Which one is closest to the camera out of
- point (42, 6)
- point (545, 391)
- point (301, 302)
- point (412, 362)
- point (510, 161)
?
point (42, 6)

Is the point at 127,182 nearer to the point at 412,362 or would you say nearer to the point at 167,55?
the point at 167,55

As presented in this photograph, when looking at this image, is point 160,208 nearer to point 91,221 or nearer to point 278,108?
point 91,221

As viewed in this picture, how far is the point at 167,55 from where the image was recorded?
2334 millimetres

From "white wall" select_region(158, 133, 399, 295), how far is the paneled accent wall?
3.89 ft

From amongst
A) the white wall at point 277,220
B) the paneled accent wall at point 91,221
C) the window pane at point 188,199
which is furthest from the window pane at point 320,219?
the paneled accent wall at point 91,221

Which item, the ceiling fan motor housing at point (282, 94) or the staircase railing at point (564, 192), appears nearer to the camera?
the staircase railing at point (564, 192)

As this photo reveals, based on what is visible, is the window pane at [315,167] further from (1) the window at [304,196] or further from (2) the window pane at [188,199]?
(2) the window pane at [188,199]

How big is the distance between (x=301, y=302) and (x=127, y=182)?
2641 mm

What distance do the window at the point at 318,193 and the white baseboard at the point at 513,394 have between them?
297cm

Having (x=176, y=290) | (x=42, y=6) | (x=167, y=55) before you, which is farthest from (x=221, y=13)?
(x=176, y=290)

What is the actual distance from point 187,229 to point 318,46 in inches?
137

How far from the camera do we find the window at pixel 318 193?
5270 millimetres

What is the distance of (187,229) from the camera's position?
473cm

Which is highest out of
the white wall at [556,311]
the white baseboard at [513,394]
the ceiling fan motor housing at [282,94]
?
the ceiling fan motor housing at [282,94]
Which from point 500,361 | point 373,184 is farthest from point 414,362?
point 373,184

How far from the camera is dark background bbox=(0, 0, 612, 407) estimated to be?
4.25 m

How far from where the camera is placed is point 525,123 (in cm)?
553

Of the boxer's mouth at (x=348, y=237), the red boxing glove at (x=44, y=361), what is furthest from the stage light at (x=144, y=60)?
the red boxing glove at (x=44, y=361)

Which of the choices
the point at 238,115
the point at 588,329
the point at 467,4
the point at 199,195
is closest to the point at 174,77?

┄┄┄┄┄┄┄┄┄┄

### REQUEST
Substitute "nearest" for every occurrence of "closest" in all of the records above, and leave everything else unchanged.

### TASK SOLUTION
Which one is nearest to the camera out of
- point (42, 6)
- point (545, 391)
- point (301, 302)
- point (412, 362)
- point (510, 161)
?
point (42, 6)

Is the point at 127,182 nearer to the point at 412,362 or would you say nearer to the point at 167,55?
the point at 167,55

As presented in this photograph, when looking at this image, is point 160,208 nearer to point 91,221 or nearer to point 278,108?
point 91,221

As viewed in this picture, how far is the point at 167,55 from where the image was recorded?
2334 millimetres

From "white wall" select_region(158, 133, 399, 295), how far is the paneled accent wall?
3.89 ft

From amongst
A) the white wall at point 277,220
B) the paneled accent wall at point 91,221
C) the window pane at point 188,199
which is furthest from the window pane at point 320,219?
the paneled accent wall at point 91,221

Which item, the ceiling fan motor housing at point (282, 94) or the staircase railing at point (564, 192), appears nearer to the camera?
the staircase railing at point (564, 192)

As this photo reveals, based on what is visible, is the window pane at [315,167] further from (1) the window at [304,196] or further from (2) the window pane at [188,199]?
(2) the window pane at [188,199]

How big is the distance between (x=301, y=302) and (x=127, y=182)?
2641 mm

What distance do the window at the point at 318,193 and the white baseboard at the point at 513,394 have between them?
297cm

Having (x=176, y=290) | (x=42, y=6) | (x=167, y=55) before you, which is farthest from (x=221, y=13)?
(x=176, y=290)

What is the actual distance from point 187,229 to point 318,46 in inches?
137

How far from the camera do we find the window at pixel 318 193?
5270 millimetres

What is the distance of (187,229) from the camera's position?
473cm

Which is highest out of
the white wall at [556,311]
the white baseboard at [513,394]
the ceiling fan motor housing at [282,94]
?
the ceiling fan motor housing at [282,94]
Which from point 500,361 | point 373,184 is farthest from point 414,362?
point 373,184

How far from the camera is dark background bbox=(0, 0, 612, 407) estimated to be?
4.25 m

How far from where the camera is placed is point 525,123 (in cm)?
553

Of the boxer's mouth at (x=348, y=237), the red boxing glove at (x=44, y=361), what is furthest from the stage light at (x=144, y=60)?
the red boxing glove at (x=44, y=361)

Which of the choices
the point at 238,115
the point at 588,329
the point at 467,4
the point at 199,195
is nearest to the point at 174,77?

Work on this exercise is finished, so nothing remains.